In this example, we resampled the unique school identifiers. Now, using only the `schid` values from the protected data, we'll *predict* the value of `altsch`
and use that model to _project_ values of `altsch` in our synthetic data.
Next, the program will use both the `schid` and `altsch` variables to *predict*
the `urbanicity` variable and will use that model to _project_ synthetic values
of `urbanicity` using the resampled `schid` and synthetic `altsch` values.
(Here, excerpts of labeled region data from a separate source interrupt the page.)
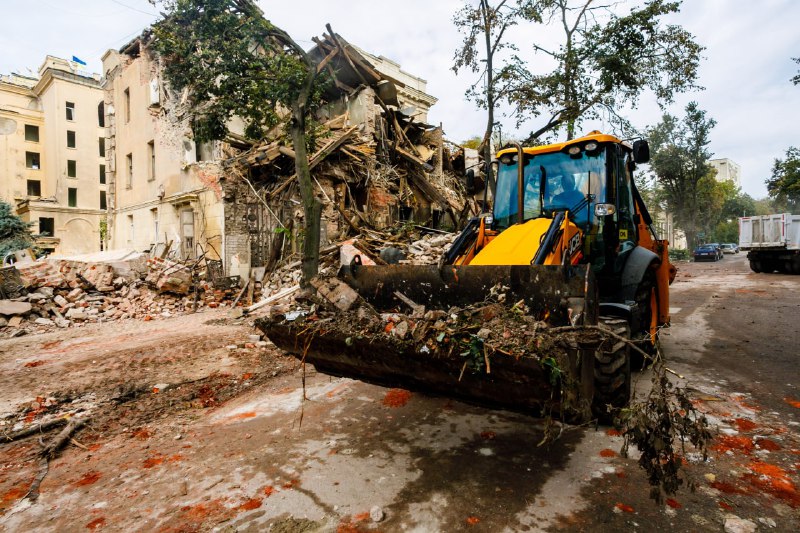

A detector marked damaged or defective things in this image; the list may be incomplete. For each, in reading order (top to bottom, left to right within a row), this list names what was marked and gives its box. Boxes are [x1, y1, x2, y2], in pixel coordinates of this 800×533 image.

damaged facade [0, 56, 108, 256]
damaged facade [100, 29, 476, 280]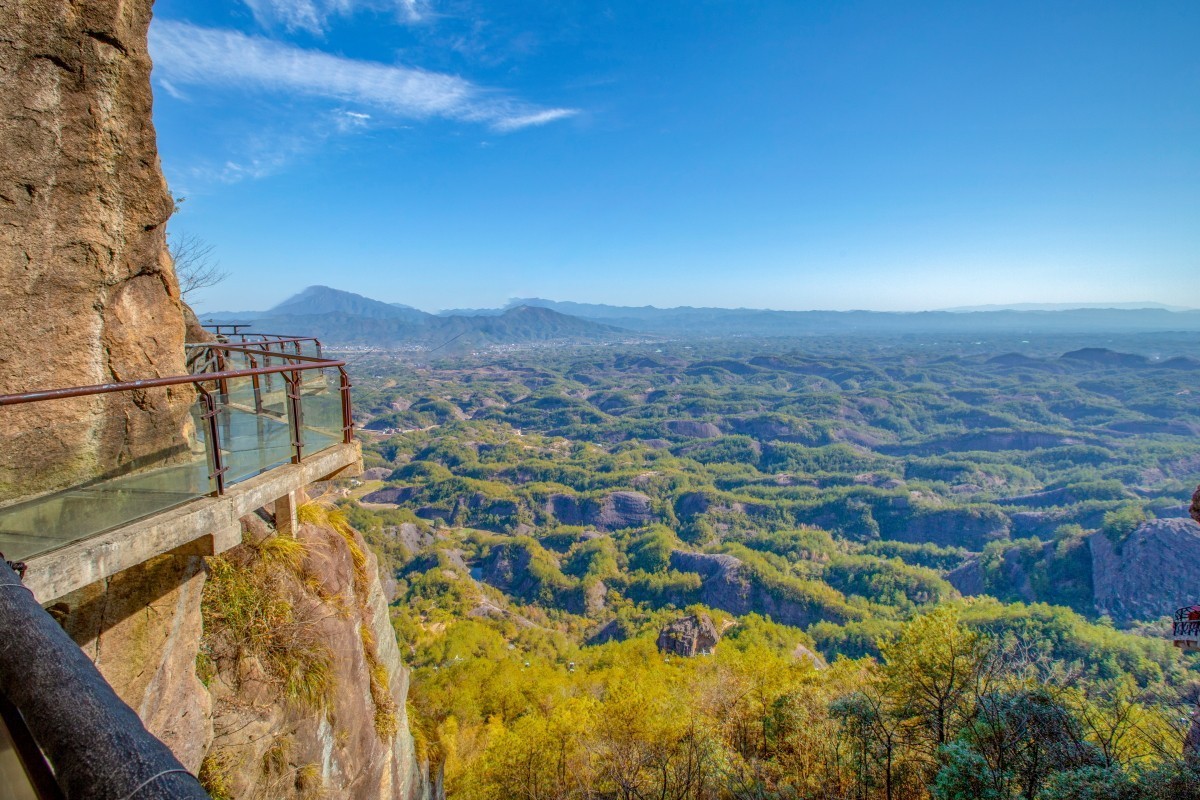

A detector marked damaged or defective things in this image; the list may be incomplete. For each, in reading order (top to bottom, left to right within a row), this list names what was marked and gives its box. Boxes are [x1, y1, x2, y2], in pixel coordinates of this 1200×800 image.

rusty metal railing post [198, 386, 225, 494]
rusty metal railing post [284, 369, 304, 462]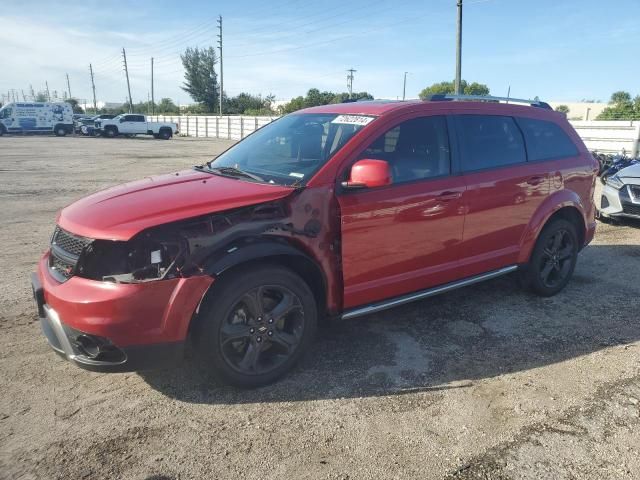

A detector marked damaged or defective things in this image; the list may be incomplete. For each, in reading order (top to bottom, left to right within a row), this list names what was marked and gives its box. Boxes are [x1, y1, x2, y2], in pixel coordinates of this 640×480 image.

crumpled hood [57, 171, 292, 242]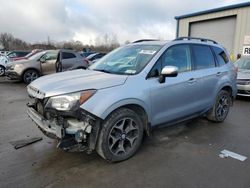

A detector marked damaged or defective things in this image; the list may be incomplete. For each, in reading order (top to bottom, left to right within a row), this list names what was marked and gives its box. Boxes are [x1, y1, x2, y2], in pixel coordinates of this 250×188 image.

cracked headlight [45, 89, 96, 111]
damaged front bumper [26, 106, 100, 153]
This continues one variable at a time until we get to the last variable in the
`visit.sequence`.
You can synthesize the data in any order you want, but I selected this order
based on the assumption that it is going to better reflect the underlying data
generating process (DGP). You may have other assumptions and it may not affect
the end result much at all.
## Things to keep in mind
It isn't discussed on ton in the statistical data control (SDC) literature, but
one challenge with this approach to synthesis is error propagation. Each model
has it's own amount of error. That error is injected into the projections. As
the process progresses further to the later variables in the data set, the error
from earlier projections is compounded.
```{r}
# Now we'll add some logical constraints
cakiest <- synthpop::syn(df[-c(1)], models = TRUE, method = "ctree",
visit.sequence = ord,
rules = list(yr1psenrany = "yr1psenr2yr == 1 | yr1psenr4yr == 1",
diploma = "dropout == 0 & stillenrolled == 0 & transfer == 0"),
rvalues = list(yr1psenrany = 1, diploma = 1))
# Show the object
cakiest
```
# Further Improved Synthesis
The improved example has quite a bit more information specified. The `models`
parameter will save the parameters for the models fitted to the data to generate
the synthetic records. However, the last three parameters:
`visit.sequence`, `rules`, and `rvalues` are the most important for controlling
how the data are synthesized. `visit.sequence` allows you to specify the order
in which the variables are synthesized. This is particularly important since
the first variable is resampled.
## Rules and Rule Values
Sometimes variables have logical constraints and we want the synthetic data to
impose similar logical constraints on the data we synthesize. The `rules` and
`rvalues` parameters allow us to specify the logical constraints and values that
should result from the logical constraints. In the first example, we have the
following logical constraint specified as a rule:
`yr1psenrany = "yr1psenr2yr == 1 | yrpsenr4yr == 1"`
This means that the variable `yr1psenrany` is a function of a logical constraint
for the `yr1psenr2yr` and `yr1psenr4yr` variables. In otherwords, if a student
enrolls in the year after completing high school in a 2-year or 4-year
post-secondary education program, it will affect the `yr1psenrany` value. When
the logical constraint is true we specify the value that the `yr1psenrany`
variable should take in an argument passed to the `rvalues` parameter:
`yr1psenrany = 1`
So, if the synthetic student enrolls in a 2- or 4-year post-secondary
institution, we want the synthetic value for the `yr1psenrany` variable to be
equal to 1, indicating that the synthetic student enrolled in a post-secondary
program in the year following high school.
# Longitudinal Data
In general, I would recommend using other approaches for longitudinal data synthesis.
To use the approach here, you'd need to use a multivariate or *wide* data
structure (e.g., one variable for each measure for each period of time). This
increases the error propagation and also requires additional effort to specify
the order of the variables to maintain the appropriate temporal relationship.